With this in hand I started to try and patch Bochs and implement the needed logic. This took me down another rabbit hole. I eventually became a bit discouraged as I wasn't making much progress. I then decided to sell my soul and employ a bit of AI help. After passing the PDF through some OCR and being able to textually search the PDF, things started to make a bit more sense. I also gave up on the idea of using Bochs for dynamic analysis.

Testing on real hardware

I wanted to prove that I could actually modify the BIOS and have it still function on real hardware. I was aware this could brick the machine, but as I felt confident I could tear it down and get at the flash chip somehow and eventually be able to reprogram it in some way or another I was willing to risk this. It soon turned out that I bricked the machine and this took me into the next phase of the project. I disassembled the machine enough to get at the flash chip.

I desoldered the chip and verified I had the correct adapters for my programmer to be able to read and write this chip. Now I needed a way to iterate over tests of new modifications on the real machine. I needed a fixture to be able to pull the chip and still be able to have the machine assembled enough to be running for tests.

After pondering this problem for a while, along with what parts and tools I had at hand, physical wire length, durability etc., I decided on a plan. After passing a bit of acrylic through my CNC laser and doing a bit of soldering, I had a nicely working fixture. I could now move the flash chip between the laptop and my programmer, and also use the laptop mostly as intended.

Two steps forward, one step back

I had a workflow now. I could move the BIOS chip between my programmer and the laptop for reprogramming and testing. A null-modem cable hooked to my main workstation via a USB-serial dongle, a custom DOS boot floppy and a bit of CTTY COM1 helped me to run experiments and capture results.

I kept iterating and experimenting, and got more and more understanding of the system. Then all of a sudden the screen started going crazy and a high-pitched sound came from the laptop. Sigh. I turned everything off and went to sleep. The next day I recapped the PSU and CPU board and this fixed the problem.

The working patch

Eventually I had figured out most of the issues I was facing. I knew enough to build tooling around unpacking and repacking the "ROM modules" as I call them. I realize now that I didn't do as good a job of taking notes and building documentation as I maybe should have. There are a few internal ROM modules in the flat ROM image of the BIOS. A few are language packs, as I call them, for a handful of languages. There are also some text string modules used by the BIOS itself and, most importantly, SSFTBIOS - the second phase BIOS that does what I am interested in: scanning for Option ROMs.

By adding a hook to the Option ROM scanner I was able to copy the uncompressed XTIDE BIOS from ROM into D000:0000, where a "free" Option ROM slot exists. In order to do this I also had to manipulate how the BIOS tells the OPTi chipset to map RAM and ROM in read and write mode into address space at different locations.

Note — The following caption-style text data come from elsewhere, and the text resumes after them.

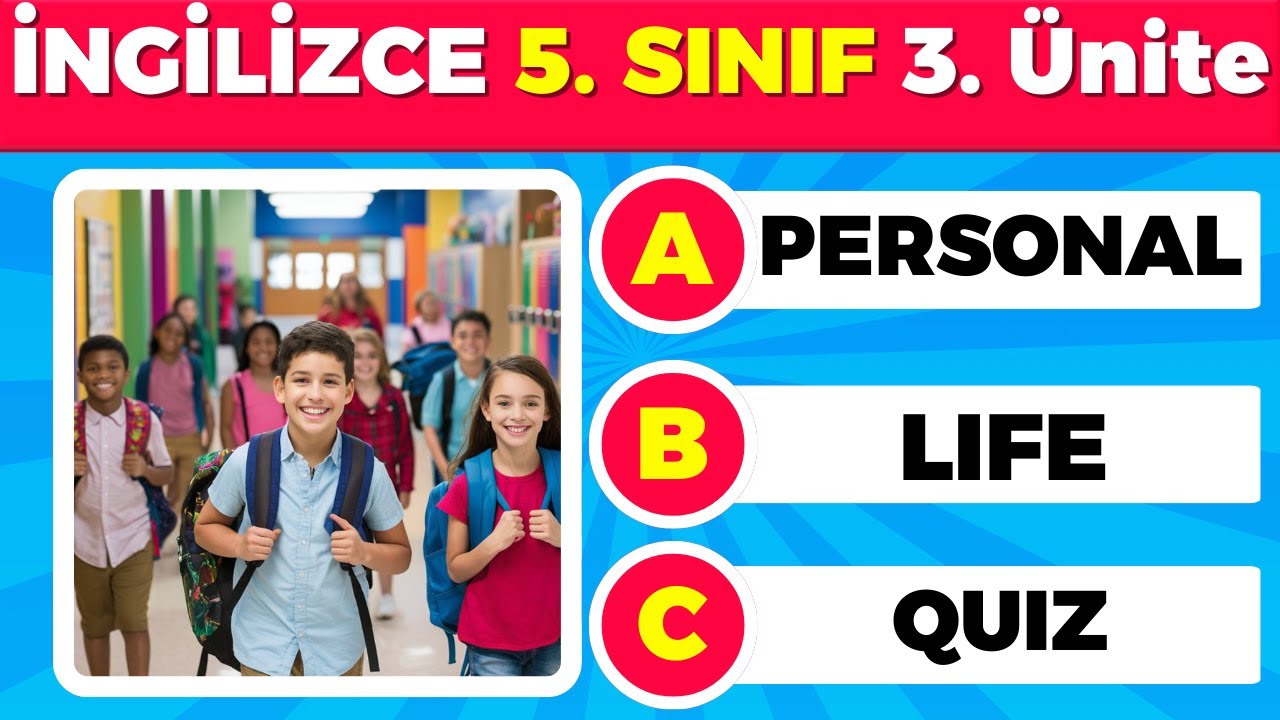 2025 Maarif Model 5. Sınıf İngilizce 3. &Uuml;nite Personal Life | Kelimeler, Okunuş ve Anlamları, Quiz
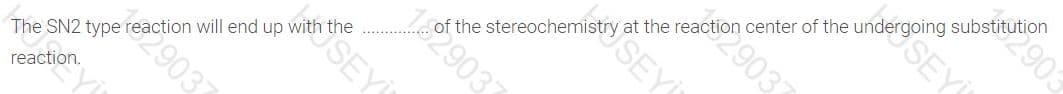 The SN2 type reaction will end up with the
substitution
2903
the
at the reaction center of the
reaction.
903
182903
SEY
9037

After all that I finally had a copy of my XTIDE ROM in write-protected shadow RAM at address D000:0000. The Option ROM scanner code finds the 55 AA signature at this location and executes the code at D000:0003. This runs the XTIDE init thingy, which prints its familiar banner, detects the disks, and hooks the disk-related interrupts. Once the machine boots further and starts using the disk services, those calls go through XTIDE, and it all magically just started working. You can imagine my joy.

When I first got this working I had flashed the 256 KiB flat ROM image to the BIOS flash chip. Next I spent some time building a bit nicer tooling to be able to package this all up as a ROMPaq floppy image again. And this is pretty much where we are now.